▶ Aim 1
According to the Schedule 13D/A cover page, what percent of the class does the amount in row (11) represent?
▶ Aim 2
Copy from the Schedule 13D/A cover page the part starting at "(Name, Address and" and ending at "REPORTING PERSON S.S.".
▶ Aim 3
Does the Schedule 13D/A cover page support each of these statements? Answer yes or no for each, quoting the words of the cover page that decide it.
(a) The issuer named is Clarus Corporation.
(b) The reporting person holds 100,000 shares of shared voting power.
(c) The event requiring the filing took place on December 30, 2008.

▶ Excerpted passage
--- BEGIN ---

SECURITIES AND EXCHANGE COMMISSION

Washington, D.C. 20549

SCHEDULE 13D/A

(Amendment No. 6)

Under the Securities Exchange Act of 1934

CLARUS CORPORATION

(Name of Issuer)

Common Stock, $0.0001 par value

(Title of Class of Securities)

182707109

(CUSIP Number)

| Warren
B. Kanders c/o
Kanders & Company, Inc. One
Landmark Square, 22 nd Floor Stamford , Connecticut
06901 |
| --- |
| Copy
to: Robert
L. Lawrence, Esq. Kane
Kessler, P.C. 1350
Avenue of the Americas, 26 th Floor New
York, New York 10019 (212)
541-6222 |

(Name, Address and Telephone Number of Person Authorized to Receive Notices and Communications)

December 30, 2008

(Date of Event which requires Filing of this Statement)

If the filing person has previously filed a statement on Schedule 13G to report the acquisition which is the subject of this Schedule 13D, and is filing this schedule because of §§ 240.13d-1(e), 240.13d-1(f) or 240.13d-1(g), check the following box / /

| 1 | NAME
OF REPORTING PERSON S.S.
OR I.R.S. IDENTIFICATION NO. OF ABOVE PERSON Warren
B. Kanders | |
| --- | --- | --- |
| 2 | CHECK
THE APPROPRIATE BOX IF A MEMBER OF A GROUP (See Instructions) (a) o (b) o | |
| 3 | SEC
USE ONLY | |
| 4 | SOURCE
OF FUNDS PF | |
| 5 | CHECK BOX IF DISCLOSURE OF LEGAL
PROCEEDINGS IS REQUIRED PURSUANT TO ITEMS 2(d) or 2(e) o | |
| 6 | CITIZENSHIP
OR PLACE OF ORGANIZATION United
States | |
| NUMBER
OF SHARES BENEFICIALLY OWNED
BY EACH REPORTING PERSON WITH | 7 | SOLE VOTING
POWER 3,227,877 (Excludes
100,000 shares beneficially owned by the Reporting Person’s spouse, see
Item 5) |
| | 8 | SHARED
VOTING POWER 0
(See Item 5) |
| | 9 | SOLE DISPOSITIVE
POWER 3,227,877 (Excludes
100,000 shares beneficially owned by the Reporting Person’s spouse, see
Item 5) |
| | 10 | SHARED
DISPOSITIVE POWER 0
(See Item 5) |
| 11 | AGGREGATE
AMOUNT BENEFICIALLY OWNED BY EACH REPORTING PERSON 3,227,877 (Excludes
100,000 shares beneficially owned by the Reporting Person’s spouse, see
Item 5) | |
| 12 | CHECK BOX IF THE AGGREGATE AMOUNT
IN ROW (11) EXCLUDES CERTAIN SHARES
o | |
| 13 | PERCENT
OF CLASS REPRESENTED BY AMOUNT IN ROW (11) 18.6% | |
| 14 | TYPE
OF REPORTING PERSON* IN | |

*SEE INSTRUCTIONS BEFORE FILLING OUT!

--- END ---

▶ Given information
--- BEGIN ---

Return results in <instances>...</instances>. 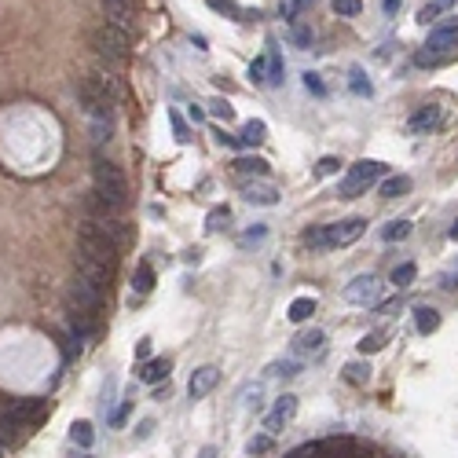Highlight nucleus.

--- END ---

▶ Written reply 1
18.6%

▶ Written reply 2
(Name, Address and Telephone Number of Person Authorized to Receive Notices and Communications)

December 30, 2008

(Date of Event which requires Filing of this Statement)

If the filing person has previously filed a statement on Schedule 13G to report the acquisition which is the subject of this Schedule 13D, and is filing this schedule because of §§ 240.13d-1(e), 240.13d-1(f) or 240.13d-1(g), check the following box / /

| 1 | NAME
OF REPORTING PERSON S.S.

▶ Written reply 3
(a) Yes: "CLARUS CORPORATION" appears above "(Name of Issuer)".
(b) No: "VOTING POWER 0"
(c) Yes: "December 30, 2008" appears above "(Date of Event which requires Filing of this Statement)".